## BEGIN

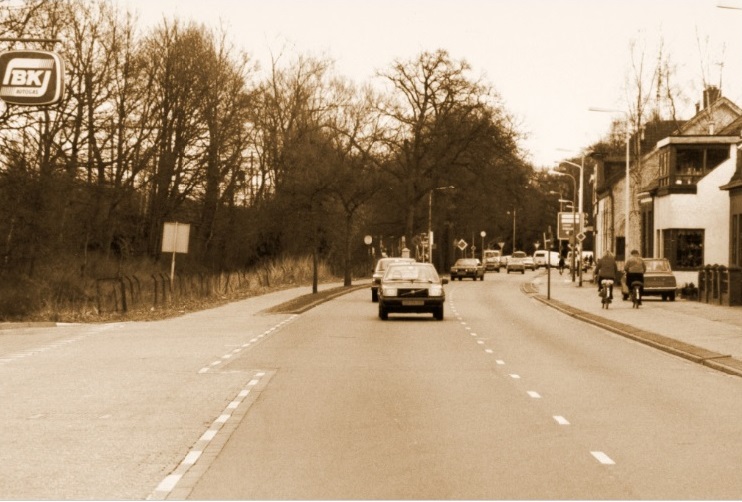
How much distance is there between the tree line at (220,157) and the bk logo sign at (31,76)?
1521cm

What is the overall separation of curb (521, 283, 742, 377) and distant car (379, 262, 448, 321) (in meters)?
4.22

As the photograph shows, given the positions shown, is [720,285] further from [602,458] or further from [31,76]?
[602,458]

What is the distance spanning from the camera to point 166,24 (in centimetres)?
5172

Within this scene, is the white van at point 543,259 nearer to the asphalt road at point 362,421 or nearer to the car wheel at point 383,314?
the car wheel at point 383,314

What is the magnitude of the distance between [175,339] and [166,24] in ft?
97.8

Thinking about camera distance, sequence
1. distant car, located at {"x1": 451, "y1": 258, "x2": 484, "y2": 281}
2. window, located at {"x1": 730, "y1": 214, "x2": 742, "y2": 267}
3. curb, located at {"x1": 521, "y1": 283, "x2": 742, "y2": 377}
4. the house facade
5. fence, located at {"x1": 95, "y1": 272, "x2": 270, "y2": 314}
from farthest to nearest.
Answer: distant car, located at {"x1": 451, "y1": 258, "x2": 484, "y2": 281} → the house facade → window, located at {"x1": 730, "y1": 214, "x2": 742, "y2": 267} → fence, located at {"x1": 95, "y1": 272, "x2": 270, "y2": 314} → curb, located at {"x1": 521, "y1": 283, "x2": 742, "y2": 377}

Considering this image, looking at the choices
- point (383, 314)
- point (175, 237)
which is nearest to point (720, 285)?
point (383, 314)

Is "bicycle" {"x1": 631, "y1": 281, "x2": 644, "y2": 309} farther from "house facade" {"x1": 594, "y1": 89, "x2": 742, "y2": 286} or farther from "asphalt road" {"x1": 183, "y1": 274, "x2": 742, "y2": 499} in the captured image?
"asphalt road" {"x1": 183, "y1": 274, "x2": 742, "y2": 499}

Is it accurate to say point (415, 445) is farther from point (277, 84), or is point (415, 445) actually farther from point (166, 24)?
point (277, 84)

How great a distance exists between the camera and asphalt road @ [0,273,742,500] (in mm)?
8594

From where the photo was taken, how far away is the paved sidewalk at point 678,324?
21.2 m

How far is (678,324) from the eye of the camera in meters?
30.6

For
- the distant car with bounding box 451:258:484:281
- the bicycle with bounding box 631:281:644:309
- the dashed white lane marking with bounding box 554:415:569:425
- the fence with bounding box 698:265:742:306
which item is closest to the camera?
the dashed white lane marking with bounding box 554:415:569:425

## END

Lines from the one containing "Considering this image, looking" through the final line are to be given again verbatim, with nothing before or after.

Considering this image, looking at the choices
- point (383, 314)
- point (175, 237)
which is nearest to point (720, 285)?
point (383, 314)

Is "bicycle" {"x1": 631, "y1": 281, "x2": 644, "y2": 309} farther from "house facade" {"x1": 594, "y1": 89, "x2": 742, "y2": 286} or farther from "asphalt road" {"x1": 183, "y1": 274, "x2": 742, "y2": 499} in the captured image?
"asphalt road" {"x1": 183, "y1": 274, "x2": 742, "y2": 499}

Is it accurate to say point (415, 445) is farther from point (277, 84), or is point (415, 445) actually farther from point (166, 24)?
point (277, 84)

How great a distance exists between the camera and asphalt road @ [0,273,742,500] (in mm)?
8594

From where the photo was taken, how far away is the paved sidewalk at point 678,324?
21.2 m

How far is (678,324) from the eye of the camera in meters?
30.6

For
- the distant car with bounding box 451:258:484:281
- the bicycle with bounding box 631:281:644:309
- the dashed white lane marking with bounding box 554:415:569:425
- the fence with bounding box 698:265:742:306
which item is closest to the camera?
the dashed white lane marking with bounding box 554:415:569:425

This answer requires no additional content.